▸ ENTRIES SHOWN:

%%

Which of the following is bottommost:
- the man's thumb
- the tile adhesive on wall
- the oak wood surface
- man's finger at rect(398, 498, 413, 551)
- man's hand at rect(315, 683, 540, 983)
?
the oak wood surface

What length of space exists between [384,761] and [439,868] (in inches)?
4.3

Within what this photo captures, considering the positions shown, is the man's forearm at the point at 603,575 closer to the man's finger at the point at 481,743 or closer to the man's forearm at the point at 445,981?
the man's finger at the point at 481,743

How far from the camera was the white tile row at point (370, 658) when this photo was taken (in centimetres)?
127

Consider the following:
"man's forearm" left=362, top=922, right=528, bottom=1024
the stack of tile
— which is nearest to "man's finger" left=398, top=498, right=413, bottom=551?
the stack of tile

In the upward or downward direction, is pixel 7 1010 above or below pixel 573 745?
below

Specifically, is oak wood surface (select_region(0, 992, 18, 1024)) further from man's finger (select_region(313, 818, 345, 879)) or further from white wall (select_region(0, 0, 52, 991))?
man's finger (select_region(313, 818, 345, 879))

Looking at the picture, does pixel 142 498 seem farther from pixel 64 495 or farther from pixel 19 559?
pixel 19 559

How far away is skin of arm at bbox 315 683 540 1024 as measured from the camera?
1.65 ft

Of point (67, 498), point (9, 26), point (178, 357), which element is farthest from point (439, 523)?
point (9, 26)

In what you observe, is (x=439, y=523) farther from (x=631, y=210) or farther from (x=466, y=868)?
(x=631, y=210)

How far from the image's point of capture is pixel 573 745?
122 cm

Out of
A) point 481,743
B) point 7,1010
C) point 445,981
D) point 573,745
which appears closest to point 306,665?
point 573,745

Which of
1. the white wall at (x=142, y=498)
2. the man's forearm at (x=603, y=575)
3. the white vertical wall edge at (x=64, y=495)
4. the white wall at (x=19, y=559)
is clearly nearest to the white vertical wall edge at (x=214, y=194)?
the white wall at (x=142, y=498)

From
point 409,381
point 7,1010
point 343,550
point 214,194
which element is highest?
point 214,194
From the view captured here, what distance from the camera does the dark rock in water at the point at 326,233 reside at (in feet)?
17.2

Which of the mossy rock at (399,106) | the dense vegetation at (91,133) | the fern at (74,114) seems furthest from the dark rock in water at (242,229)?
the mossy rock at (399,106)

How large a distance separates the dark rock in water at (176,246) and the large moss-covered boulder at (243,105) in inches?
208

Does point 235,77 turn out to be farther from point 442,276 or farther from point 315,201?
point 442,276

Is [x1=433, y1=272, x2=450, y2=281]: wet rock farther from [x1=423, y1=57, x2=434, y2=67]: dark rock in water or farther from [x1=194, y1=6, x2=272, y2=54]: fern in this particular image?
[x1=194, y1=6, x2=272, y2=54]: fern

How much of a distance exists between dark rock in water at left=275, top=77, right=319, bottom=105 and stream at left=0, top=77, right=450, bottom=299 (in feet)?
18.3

%%

▸ INSTRUCTIONS FOR THE TASK: Reproduce word for word the part of the material that opens with the line containing "Is [x1=433, y1=272, x2=450, y2=281]: wet" and closes at the end of the material.

▸ THE RESPONSE:
Is [x1=433, y1=272, x2=450, y2=281]: wet rock farther from [x1=423, y1=57, x2=434, y2=67]: dark rock in water or farther from [x1=194, y1=6, x2=272, y2=54]: fern in this particular image?
[x1=194, y1=6, x2=272, y2=54]: fern

How much of a distance exists between dark rock in water at left=275, top=77, right=319, bottom=105 and stream at left=0, top=77, right=450, bottom=299 (in feet)?
18.3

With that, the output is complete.